Only 3 weeks before the Manslaughter Definitive Guideline was published, Sir Brian Leveson stated in Brown that although the Court did not seek to encourage prosecuting authorities to charge manslaughter:
‘…that is not to say that it is never appropriate to charge the offence of manslaughter in circumstances such as these. Such charges will be appropriate when the nature of the driving justifies them, that is to say when the driving is of such seriousness that it can be set apart from dangerous driving per se.’
The current CPS charging advice for motor manslaughter suggests that the offence should not be charged unless there is something to set the case apart from causing death by dangerous driving – usually a very high risk of death.
It is difficult to see why Brown and other high profile cases such as Chudasama [collision in January 2018 in Hayes resulting in the killing of 3 teenage boys when speeding and 2 ½ times over the drink driving limit] and Mannan  2 Cr.App.R (s) 37- [racing at over 100 mph in a 40 zone before losing control and colliding with a bus stop killing a teenage girl, seriously injuring another and refusing to provide a specimen] did not meet this test.

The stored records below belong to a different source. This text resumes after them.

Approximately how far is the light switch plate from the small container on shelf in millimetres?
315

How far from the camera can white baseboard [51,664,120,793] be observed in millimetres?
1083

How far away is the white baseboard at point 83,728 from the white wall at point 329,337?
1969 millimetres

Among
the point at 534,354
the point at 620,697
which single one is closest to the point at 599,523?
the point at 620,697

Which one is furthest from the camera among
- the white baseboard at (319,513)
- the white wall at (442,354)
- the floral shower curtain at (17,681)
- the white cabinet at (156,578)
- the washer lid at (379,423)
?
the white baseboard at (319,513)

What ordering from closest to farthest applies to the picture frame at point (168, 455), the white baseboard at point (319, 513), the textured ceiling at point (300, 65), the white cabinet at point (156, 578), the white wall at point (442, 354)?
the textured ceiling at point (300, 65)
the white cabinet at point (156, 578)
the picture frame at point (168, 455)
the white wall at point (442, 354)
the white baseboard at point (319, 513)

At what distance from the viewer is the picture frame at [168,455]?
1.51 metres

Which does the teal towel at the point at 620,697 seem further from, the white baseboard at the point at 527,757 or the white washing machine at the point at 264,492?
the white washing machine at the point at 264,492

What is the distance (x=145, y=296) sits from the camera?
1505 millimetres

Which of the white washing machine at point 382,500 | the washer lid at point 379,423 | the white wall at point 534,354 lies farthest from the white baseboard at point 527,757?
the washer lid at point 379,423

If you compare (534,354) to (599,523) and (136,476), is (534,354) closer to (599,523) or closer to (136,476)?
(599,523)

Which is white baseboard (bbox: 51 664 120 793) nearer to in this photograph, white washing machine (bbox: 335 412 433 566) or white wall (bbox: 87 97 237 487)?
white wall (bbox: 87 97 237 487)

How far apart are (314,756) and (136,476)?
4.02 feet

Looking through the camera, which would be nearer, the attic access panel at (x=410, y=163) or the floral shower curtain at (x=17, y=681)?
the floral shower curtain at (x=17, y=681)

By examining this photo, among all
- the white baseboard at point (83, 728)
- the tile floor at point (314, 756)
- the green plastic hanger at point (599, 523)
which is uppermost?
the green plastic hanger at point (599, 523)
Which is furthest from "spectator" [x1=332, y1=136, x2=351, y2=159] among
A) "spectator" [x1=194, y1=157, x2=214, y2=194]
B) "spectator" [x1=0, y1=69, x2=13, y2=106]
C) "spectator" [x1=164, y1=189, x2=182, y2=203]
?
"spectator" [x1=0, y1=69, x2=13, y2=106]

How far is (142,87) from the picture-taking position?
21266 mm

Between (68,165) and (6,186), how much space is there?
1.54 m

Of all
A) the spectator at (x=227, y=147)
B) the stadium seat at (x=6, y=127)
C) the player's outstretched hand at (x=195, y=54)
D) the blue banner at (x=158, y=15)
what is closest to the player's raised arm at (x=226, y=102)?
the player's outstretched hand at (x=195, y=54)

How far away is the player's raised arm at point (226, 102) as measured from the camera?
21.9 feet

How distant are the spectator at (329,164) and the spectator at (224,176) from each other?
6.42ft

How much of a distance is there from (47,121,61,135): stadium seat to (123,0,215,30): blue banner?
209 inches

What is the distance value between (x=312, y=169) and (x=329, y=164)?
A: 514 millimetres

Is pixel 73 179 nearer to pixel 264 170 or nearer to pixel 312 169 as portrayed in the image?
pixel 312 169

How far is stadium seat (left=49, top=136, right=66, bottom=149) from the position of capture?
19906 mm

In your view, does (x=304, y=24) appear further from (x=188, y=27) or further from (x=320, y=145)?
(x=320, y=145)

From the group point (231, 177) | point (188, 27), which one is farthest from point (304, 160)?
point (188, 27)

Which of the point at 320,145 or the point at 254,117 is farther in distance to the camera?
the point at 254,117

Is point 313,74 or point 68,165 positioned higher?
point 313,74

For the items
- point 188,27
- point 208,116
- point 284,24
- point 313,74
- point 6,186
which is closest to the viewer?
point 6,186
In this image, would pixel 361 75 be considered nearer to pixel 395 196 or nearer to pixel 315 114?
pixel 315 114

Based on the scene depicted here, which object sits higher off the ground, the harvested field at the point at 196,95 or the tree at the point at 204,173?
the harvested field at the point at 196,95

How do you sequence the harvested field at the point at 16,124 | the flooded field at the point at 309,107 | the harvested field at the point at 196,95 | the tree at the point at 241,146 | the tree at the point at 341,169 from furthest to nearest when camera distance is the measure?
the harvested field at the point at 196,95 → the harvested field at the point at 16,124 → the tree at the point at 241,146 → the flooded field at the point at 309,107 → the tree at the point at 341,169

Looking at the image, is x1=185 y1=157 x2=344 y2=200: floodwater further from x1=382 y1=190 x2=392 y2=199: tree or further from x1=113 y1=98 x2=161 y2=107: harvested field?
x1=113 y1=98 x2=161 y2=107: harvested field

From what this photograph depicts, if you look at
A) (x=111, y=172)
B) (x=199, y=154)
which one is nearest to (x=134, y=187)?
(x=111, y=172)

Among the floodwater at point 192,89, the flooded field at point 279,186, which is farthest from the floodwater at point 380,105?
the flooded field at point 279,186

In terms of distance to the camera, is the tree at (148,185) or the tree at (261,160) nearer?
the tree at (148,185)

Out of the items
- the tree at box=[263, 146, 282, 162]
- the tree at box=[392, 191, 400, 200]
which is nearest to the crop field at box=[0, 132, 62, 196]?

With causing death by dangerous driving as an alternative what do the prosecution have to lose in charging motor manslaughter more often? As Lord Fraser stated in Seymour a conviction for manslaughter makes it possible for the sentencing judge to pass a sentence greater than the statutory maximum if thought appropriate.
There has always been an overlap between the highest levels of careless driving and dangerous driving. Likewise, there is an overlap between the highest level of causing death by dangerous driving and motor manslaughter. Any sentencing judge will be assisted by the broader range of available sentence for manslaughter even if those powers are not exercised in every case.
There is little doubt that the public appetite is for heavier sentences in death by driving cases. In my opinion therefore, the likelihood is that the prosecution will feel emboldened to charge more cases as motor manslaughter going forward as a result of Brown and the new Manslaughter Definitive Guideline.